■ What is expected ■
Continue the abstract on 3D intracortical microelectrodes for a visual prosthesis, picking up right after its final sentence.

■ Text under study ■
Purpose: : Motivated by the success of cochlear implants for deaf patients, we are now facing the challenge of creating a visual prosthesis, based on a new generation of highly biocompatible and multifunctional 3D intracortical microelectrodes designed to interface with the occipital visual cortex as a means through which a limited, but useful visual sense could be restored in profoundly blind individuals.

Methods: : We developed in the framework of the European Project NeuroProbes, a new generation of multielectrode arrays (MEA) based on silicon shafts with a cross section of 100 x 120 microns. Basic 2D MEAs were integrated into 3D MEAs using a slim backbone and a modular technology. 4-shaft-combs with 36 electrodes made of smooth platinum, electroplated platinum black or platinum/iridium were implanted in rabbit cerebral cortex. The electrodes were connected to the recording/stimulating equipment using highly flexible polyimide cables. After several time periods the animals were sacrificed and the MEAs were explanted. The implanted site was removed and processed by immunohystochemical techniques.

■ Data ■

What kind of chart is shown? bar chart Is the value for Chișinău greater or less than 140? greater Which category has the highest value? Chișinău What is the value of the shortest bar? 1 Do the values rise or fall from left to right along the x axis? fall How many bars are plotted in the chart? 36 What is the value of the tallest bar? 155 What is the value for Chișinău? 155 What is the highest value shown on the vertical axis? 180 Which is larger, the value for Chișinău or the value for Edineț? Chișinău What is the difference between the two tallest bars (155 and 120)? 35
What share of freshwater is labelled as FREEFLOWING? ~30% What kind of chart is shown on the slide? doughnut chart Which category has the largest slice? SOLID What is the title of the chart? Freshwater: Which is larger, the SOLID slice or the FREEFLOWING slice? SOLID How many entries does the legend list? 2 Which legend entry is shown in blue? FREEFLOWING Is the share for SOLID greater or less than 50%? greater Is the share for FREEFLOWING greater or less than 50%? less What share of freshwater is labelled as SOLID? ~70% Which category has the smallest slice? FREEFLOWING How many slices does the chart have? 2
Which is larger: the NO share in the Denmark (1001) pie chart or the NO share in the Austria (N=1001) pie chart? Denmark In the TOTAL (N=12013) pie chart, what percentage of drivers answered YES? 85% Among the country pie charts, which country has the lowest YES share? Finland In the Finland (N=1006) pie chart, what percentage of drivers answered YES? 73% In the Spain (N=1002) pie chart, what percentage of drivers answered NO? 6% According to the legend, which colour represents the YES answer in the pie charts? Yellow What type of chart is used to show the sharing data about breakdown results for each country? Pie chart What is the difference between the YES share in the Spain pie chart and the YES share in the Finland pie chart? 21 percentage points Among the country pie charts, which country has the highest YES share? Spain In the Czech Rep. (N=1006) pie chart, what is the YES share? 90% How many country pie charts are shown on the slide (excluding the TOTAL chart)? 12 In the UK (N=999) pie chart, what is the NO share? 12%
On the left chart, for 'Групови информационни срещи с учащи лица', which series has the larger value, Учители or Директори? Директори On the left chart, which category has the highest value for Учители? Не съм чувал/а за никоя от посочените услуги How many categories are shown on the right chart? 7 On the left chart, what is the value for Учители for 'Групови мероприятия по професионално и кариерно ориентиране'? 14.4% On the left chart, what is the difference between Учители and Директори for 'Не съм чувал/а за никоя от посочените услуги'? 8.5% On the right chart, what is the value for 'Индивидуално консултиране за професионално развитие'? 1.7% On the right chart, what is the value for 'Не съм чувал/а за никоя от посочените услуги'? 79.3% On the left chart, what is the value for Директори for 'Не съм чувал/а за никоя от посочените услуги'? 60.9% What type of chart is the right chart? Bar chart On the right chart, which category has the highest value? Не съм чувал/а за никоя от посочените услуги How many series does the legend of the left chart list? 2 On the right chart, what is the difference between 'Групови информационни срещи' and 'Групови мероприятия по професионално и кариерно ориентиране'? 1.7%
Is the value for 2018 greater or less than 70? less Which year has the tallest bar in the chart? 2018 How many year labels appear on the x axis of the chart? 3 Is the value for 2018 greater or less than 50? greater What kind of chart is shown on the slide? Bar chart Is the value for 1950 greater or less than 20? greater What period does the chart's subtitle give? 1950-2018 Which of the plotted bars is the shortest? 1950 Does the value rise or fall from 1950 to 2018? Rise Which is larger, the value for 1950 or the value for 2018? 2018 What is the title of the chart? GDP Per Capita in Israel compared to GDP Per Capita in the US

■ Expected answer ■
Results: : These probes are capable to penetrate into the brain at low insertion speeds without introducing excessive dimpling. We successfully recorded single and multi unit activity as well as LPFs from cortical neurons. Neural recordings taken from the same electrodes before and after multiple electrical stimulation sessions were very similar in signal/noise ratio and in the number of recordable units. The continuous presence of the microelectrodes appears to result in a sustained response, at least partially composed of reactive glia, that maintains a compact sheath which isolates the microelectrodes from the brain.

Conclusions: : The new NeuroProbes arrays are well tolerated by the central nervous system. Our data suggest that this new generation of MEAs can be used to record and stimulate cortical neurons and could be used for a long-term stable and safe clinical neuroprosthesis. However more studies regarding possible damage of neural tissues by permanent charge injection and the more effective means of stimulating cortical tissue using this new generation of MEAs arrays are needed.